The committee had also overturned another proposal by the ministry to try any juvenile who had turned 21 by the time the trial commenced as an adult. On this point though, the ministry appears to have revised its stand, as reflected in its revised note to the Cabinet.
The draft legislation specifies that no matter what the age of a person “when s/he stands for trial, if the crime was committed as a juvenile the person would be tried as one”.
Under the proposed law, the Juvenile Justice Board will examine whether any accused aged between 16-18 years had committed a heinous offence “in full knowledge” of its consequences. Its final recommendation will decide if the juvenile would be tried under regular criminal laws instead of the Juvenile Justice Act.
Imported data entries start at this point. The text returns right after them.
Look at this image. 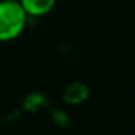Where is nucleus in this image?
<instances>
[{
	"label": "nucleus",
	"instance_id": "1",
	"mask_svg": "<svg viewBox=\"0 0 135 135\" xmlns=\"http://www.w3.org/2000/svg\"><path fill=\"white\" fill-rule=\"evenodd\" d=\"M27 18L19 0H0V43L16 40L24 32Z\"/></svg>",
	"mask_w": 135,
	"mask_h": 135
},
{
	"label": "nucleus",
	"instance_id": "2",
	"mask_svg": "<svg viewBox=\"0 0 135 135\" xmlns=\"http://www.w3.org/2000/svg\"><path fill=\"white\" fill-rule=\"evenodd\" d=\"M19 3L29 16L41 18L54 8L56 0H19Z\"/></svg>",
	"mask_w": 135,
	"mask_h": 135
}]
</instances>
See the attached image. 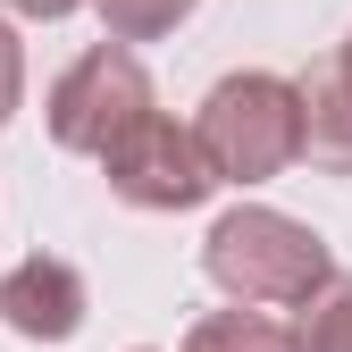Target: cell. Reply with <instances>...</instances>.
<instances>
[{"instance_id": "6da1fadb", "label": "cell", "mask_w": 352, "mask_h": 352, "mask_svg": "<svg viewBox=\"0 0 352 352\" xmlns=\"http://www.w3.org/2000/svg\"><path fill=\"white\" fill-rule=\"evenodd\" d=\"M201 269L210 285L243 302V311H311V302L336 285V252L319 227L269 210V201H235L218 227L201 235Z\"/></svg>"}, {"instance_id": "7a4b0ae2", "label": "cell", "mask_w": 352, "mask_h": 352, "mask_svg": "<svg viewBox=\"0 0 352 352\" xmlns=\"http://www.w3.org/2000/svg\"><path fill=\"white\" fill-rule=\"evenodd\" d=\"M193 135L218 168V185H269L302 160V84H285L269 67L218 76L193 109Z\"/></svg>"}, {"instance_id": "3957f363", "label": "cell", "mask_w": 352, "mask_h": 352, "mask_svg": "<svg viewBox=\"0 0 352 352\" xmlns=\"http://www.w3.org/2000/svg\"><path fill=\"white\" fill-rule=\"evenodd\" d=\"M42 118H51V143H59V151L109 160V151L151 118V67L126 51V42H93V51L51 84Z\"/></svg>"}, {"instance_id": "277c9868", "label": "cell", "mask_w": 352, "mask_h": 352, "mask_svg": "<svg viewBox=\"0 0 352 352\" xmlns=\"http://www.w3.org/2000/svg\"><path fill=\"white\" fill-rule=\"evenodd\" d=\"M101 176H109V193L126 210H193V201L218 193V168H210L201 135L176 126V118H160V109L101 160Z\"/></svg>"}, {"instance_id": "5b68a950", "label": "cell", "mask_w": 352, "mask_h": 352, "mask_svg": "<svg viewBox=\"0 0 352 352\" xmlns=\"http://www.w3.org/2000/svg\"><path fill=\"white\" fill-rule=\"evenodd\" d=\"M84 311H93L84 269L59 260V252H34V260H17V269L0 277V319H9L25 344H67L84 327Z\"/></svg>"}, {"instance_id": "8992f818", "label": "cell", "mask_w": 352, "mask_h": 352, "mask_svg": "<svg viewBox=\"0 0 352 352\" xmlns=\"http://www.w3.org/2000/svg\"><path fill=\"white\" fill-rule=\"evenodd\" d=\"M302 160L319 176H352V76L336 67V51L302 76Z\"/></svg>"}, {"instance_id": "52a82bcc", "label": "cell", "mask_w": 352, "mask_h": 352, "mask_svg": "<svg viewBox=\"0 0 352 352\" xmlns=\"http://www.w3.org/2000/svg\"><path fill=\"white\" fill-rule=\"evenodd\" d=\"M185 352H302V327H285L277 311H201L185 327Z\"/></svg>"}, {"instance_id": "ba28073f", "label": "cell", "mask_w": 352, "mask_h": 352, "mask_svg": "<svg viewBox=\"0 0 352 352\" xmlns=\"http://www.w3.org/2000/svg\"><path fill=\"white\" fill-rule=\"evenodd\" d=\"M101 9V25H109V42H160V34H176L201 0H93Z\"/></svg>"}, {"instance_id": "9c48e42d", "label": "cell", "mask_w": 352, "mask_h": 352, "mask_svg": "<svg viewBox=\"0 0 352 352\" xmlns=\"http://www.w3.org/2000/svg\"><path fill=\"white\" fill-rule=\"evenodd\" d=\"M302 352H352V277H336L302 311Z\"/></svg>"}, {"instance_id": "30bf717a", "label": "cell", "mask_w": 352, "mask_h": 352, "mask_svg": "<svg viewBox=\"0 0 352 352\" xmlns=\"http://www.w3.org/2000/svg\"><path fill=\"white\" fill-rule=\"evenodd\" d=\"M17 101H25V42H17L9 17H0V126L17 118Z\"/></svg>"}, {"instance_id": "8fae6325", "label": "cell", "mask_w": 352, "mask_h": 352, "mask_svg": "<svg viewBox=\"0 0 352 352\" xmlns=\"http://www.w3.org/2000/svg\"><path fill=\"white\" fill-rule=\"evenodd\" d=\"M0 9H17V17H42V25H51V17H67V9H84V0H0Z\"/></svg>"}, {"instance_id": "7c38bea8", "label": "cell", "mask_w": 352, "mask_h": 352, "mask_svg": "<svg viewBox=\"0 0 352 352\" xmlns=\"http://www.w3.org/2000/svg\"><path fill=\"white\" fill-rule=\"evenodd\" d=\"M336 67H344V76H352V34H344V42H336Z\"/></svg>"}]
</instances>
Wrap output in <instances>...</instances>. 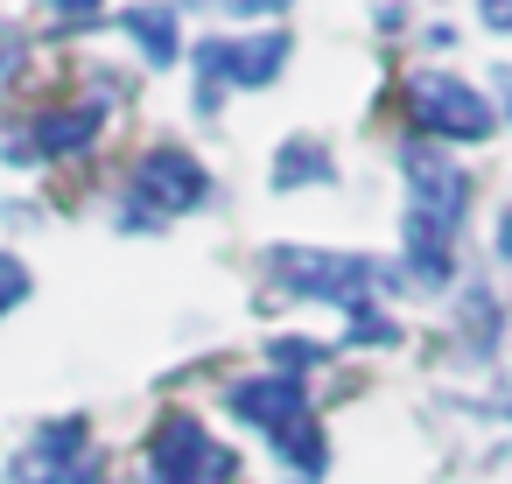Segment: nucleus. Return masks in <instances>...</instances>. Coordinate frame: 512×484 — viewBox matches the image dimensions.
Listing matches in <instances>:
<instances>
[{
    "instance_id": "4be33fe9",
    "label": "nucleus",
    "mask_w": 512,
    "mask_h": 484,
    "mask_svg": "<svg viewBox=\"0 0 512 484\" xmlns=\"http://www.w3.org/2000/svg\"><path fill=\"white\" fill-rule=\"evenodd\" d=\"M498 407H505V421H512V379H505V386H498Z\"/></svg>"
},
{
    "instance_id": "4468645a",
    "label": "nucleus",
    "mask_w": 512,
    "mask_h": 484,
    "mask_svg": "<svg viewBox=\"0 0 512 484\" xmlns=\"http://www.w3.org/2000/svg\"><path fill=\"white\" fill-rule=\"evenodd\" d=\"M190 8H211V15H225V22H274V15L295 8V0H190Z\"/></svg>"
},
{
    "instance_id": "a211bd4d",
    "label": "nucleus",
    "mask_w": 512,
    "mask_h": 484,
    "mask_svg": "<svg viewBox=\"0 0 512 484\" xmlns=\"http://www.w3.org/2000/svg\"><path fill=\"white\" fill-rule=\"evenodd\" d=\"M477 22L491 36H512V0H477Z\"/></svg>"
},
{
    "instance_id": "ddd939ff",
    "label": "nucleus",
    "mask_w": 512,
    "mask_h": 484,
    "mask_svg": "<svg viewBox=\"0 0 512 484\" xmlns=\"http://www.w3.org/2000/svg\"><path fill=\"white\" fill-rule=\"evenodd\" d=\"M267 358H274V372L302 379V372H316V365L330 358V344H316V337H274V344H267Z\"/></svg>"
},
{
    "instance_id": "1a4fd4ad",
    "label": "nucleus",
    "mask_w": 512,
    "mask_h": 484,
    "mask_svg": "<svg viewBox=\"0 0 512 484\" xmlns=\"http://www.w3.org/2000/svg\"><path fill=\"white\" fill-rule=\"evenodd\" d=\"M99 127H106V106L99 99H85V106H57V113H36V141L22 148V162H71V155H85L92 141H99Z\"/></svg>"
},
{
    "instance_id": "f257e3e1",
    "label": "nucleus",
    "mask_w": 512,
    "mask_h": 484,
    "mask_svg": "<svg viewBox=\"0 0 512 484\" xmlns=\"http://www.w3.org/2000/svg\"><path fill=\"white\" fill-rule=\"evenodd\" d=\"M400 176H407V281L442 288L456 274V232L470 218V176L435 141H400Z\"/></svg>"
},
{
    "instance_id": "9b49d317",
    "label": "nucleus",
    "mask_w": 512,
    "mask_h": 484,
    "mask_svg": "<svg viewBox=\"0 0 512 484\" xmlns=\"http://www.w3.org/2000/svg\"><path fill=\"white\" fill-rule=\"evenodd\" d=\"M337 183V155L316 141V134H288L281 155H274V190H330Z\"/></svg>"
},
{
    "instance_id": "aec40b11",
    "label": "nucleus",
    "mask_w": 512,
    "mask_h": 484,
    "mask_svg": "<svg viewBox=\"0 0 512 484\" xmlns=\"http://www.w3.org/2000/svg\"><path fill=\"white\" fill-rule=\"evenodd\" d=\"M491 78H498V106H505V120H512V64H498Z\"/></svg>"
},
{
    "instance_id": "7ed1b4c3",
    "label": "nucleus",
    "mask_w": 512,
    "mask_h": 484,
    "mask_svg": "<svg viewBox=\"0 0 512 484\" xmlns=\"http://www.w3.org/2000/svg\"><path fill=\"white\" fill-rule=\"evenodd\" d=\"M267 274L281 295L295 302H330L344 316H372L379 288H393L400 274L372 253H337V246H267Z\"/></svg>"
},
{
    "instance_id": "423d86ee",
    "label": "nucleus",
    "mask_w": 512,
    "mask_h": 484,
    "mask_svg": "<svg viewBox=\"0 0 512 484\" xmlns=\"http://www.w3.org/2000/svg\"><path fill=\"white\" fill-rule=\"evenodd\" d=\"M407 120L435 148H477V141L498 134V106L470 78H449V71H414L407 78Z\"/></svg>"
},
{
    "instance_id": "f03ea898",
    "label": "nucleus",
    "mask_w": 512,
    "mask_h": 484,
    "mask_svg": "<svg viewBox=\"0 0 512 484\" xmlns=\"http://www.w3.org/2000/svg\"><path fill=\"white\" fill-rule=\"evenodd\" d=\"M225 407H232V421L260 428V435L281 449V463L295 470V484H323L330 449H323V421H316L302 379H288V372H253V379H239V386L225 393Z\"/></svg>"
},
{
    "instance_id": "6ab92c4d",
    "label": "nucleus",
    "mask_w": 512,
    "mask_h": 484,
    "mask_svg": "<svg viewBox=\"0 0 512 484\" xmlns=\"http://www.w3.org/2000/svg\"><path fill=\"white\" fill-rule=\"evenodd\" d=\"M15 71H22V36L0 22V78H15Z\"/></svg>"
},
{
    "instance_id": "6e6552de",
    "label": "nucleus",
    "mask_w": 512,
    "mask_h": 484,
    "mask_svg": "<svg viewBox=\"0 0 512 484\" xmlns=\"http://www.w3.org/2000/svg\"><path fill=\"white\" fill-rule=\"evenodd\" d=\"M15 484H99V456H92V421L85 414H64V421H43L36 442L8 463Z\"/></svg>"
},
{
    "instance_id": "f3484780",
    "label": "nucleus",
    "mask_w": 512,
    "mask_h": 484,
    "mask_svg": "<svg viewBox=\"0 0 512 484\" xmlns=\"http://www.w3.org/2000/svg\"><path fill=\"white\" fill-rule=\"evenodd\" d=\"M400 330L386 323V316H351V344H393Z\"/></svg>"
},
{
    "instance_id": "39448f33",
    "label": "nucleus",
    "mask_w": 512,
    "mask_h": 484,
    "mask_svg": "<svg viewBox=\"0 0 512 484\" xmlns=\"http://www.w3.org/2000/svg\"><path fill=\"white\" fill-rule=\"evenodd\" d=\"M204 204H211V169H204L190 148L162 141V148H148V155L134 162V176H127V204H120V225H127V232H148V225L190 218V211H204Z\"/></svg>"
},
{
    "instance_id": "f8f14e48",
    "label": "nucleus",
    "mask_w": 512,
    "mask_h": 484,
    "mask_svg": "<svg viewBox=\"0 0 512 484\" xmlns=\"http://www.w3.org/2000/svg\"><path fill=\"white\" fill-rule=\"evenodd\" d=\"M456 323H463L470 365H491V351H498V330H505V309H498V295H491L484 281H470V288H463V309H456Z\"/></svg>"
},
{
    "instance_id": "20e7f679",
    "label": "nucleus",
    "mask_w": 512,
    "mask_h": 484,
    "mask_svg": "<svg viewBox=\"0 0 512 484\" xmlns=\"http://www.w3.org/2000/svg\"><path fill=\"white\" fill-rule=\"evenodd\" d=\"M295 57V36L288 29H253V36H204L190 50V71H197V113H218L225 92H267Z\"/></svg>"
},
{
    "instance_id": "2eb2a0df",
    "label": "nucleus",
    "mask_w": 512,
    "mask_h": 484,
    "mask_svg": "<svg viewBox=\"0 0 512 484\" xmlns=\"http://www.w3.org/2000/svg\"><path fill=\"white\" fill-rule=\"evenodd\" d=\"M22 302H29V267H22V253H0V316Z\"/></svg>"
},
{
    "instance_id": "412c9836",
    "label": "nucleus",
    "mask_w": 512,
    "mask_h": 484,
    "mask_svg": "<svg viewBox=\"0 0 512 484\" xmlns=\"http://www.w3.org/2000/svg\"><path fill=\"white\" fill-rule=\"evenodd\" d=\"M498 260H512V211L498 218Z\"/></svg>"
},
{
    "instance_id": "0eeeda50",
    "label": "nucleus",
    "mask_w": 512,
    "mask_h": 484,
    "mask_svg": "<svg viewBox=\"0 0 512 484\" xmlns=\"http://www.w3.org/2000/svg\"><path fill=\"white\" fill-rule=\"evenodd\" d=\"M239 456L183 407H169L148 435V484H232Z\"/></svg>"
},
{
    "instance_id": "dca6fc26",
    "label": "nucleus",
    "mask_w": 512,
    "mask_h": 484,
    "mask_svg": "<svg viewBox=\"0 0 512 484\" xmlns=\"http://www.w3.org/2000/svg\"><path fill=\"white\" fill-rule=\"evenodd\" d=\"M99 8H106V0H50V15H57V22H71V29L99 22Z\"/></svg>"
},
{
    "instance_id": "9d476101",
    "label": "nucleus",
    "mask_w": 512,
    "mask_h": 484,
    "mask_svg": "<svg viewBox=\"0 0 512 484\" xmlns=\"http://www.w3.org/2000/svg\"><path fill=\"white\" fill-rule=\"evenodd\" d=\"M120 29H127V43H134L155 71H169V64L183 57V15H176V8H162V0H141V8H127V15H120Z\"/></svg>"
}]
</instances>
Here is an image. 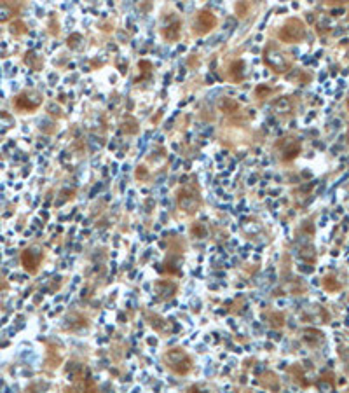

Under the existing Act, the maximum punishment is confinement in a home upto a period of three years.
The Parliamentary panel had concluded, after deliberations with stakeholders including NGOs and study of data from the National Crime Records Bureau, that the “existing juvenile system is not only reformative and rehabilitative in nature but also recognises the fact that 16-18 years is an extremely sensitive and critical age requiring greater protection”. “Hence there is no need to subject them to different or adult judicial system…,” it said.
The demand for making changes in the Juvenile Justice Act gained momentum in the wake of the brutal Delhi gangrape case of December 2012 when one of the five perpetrators was six months short of adulthood and could not be tried as an adult.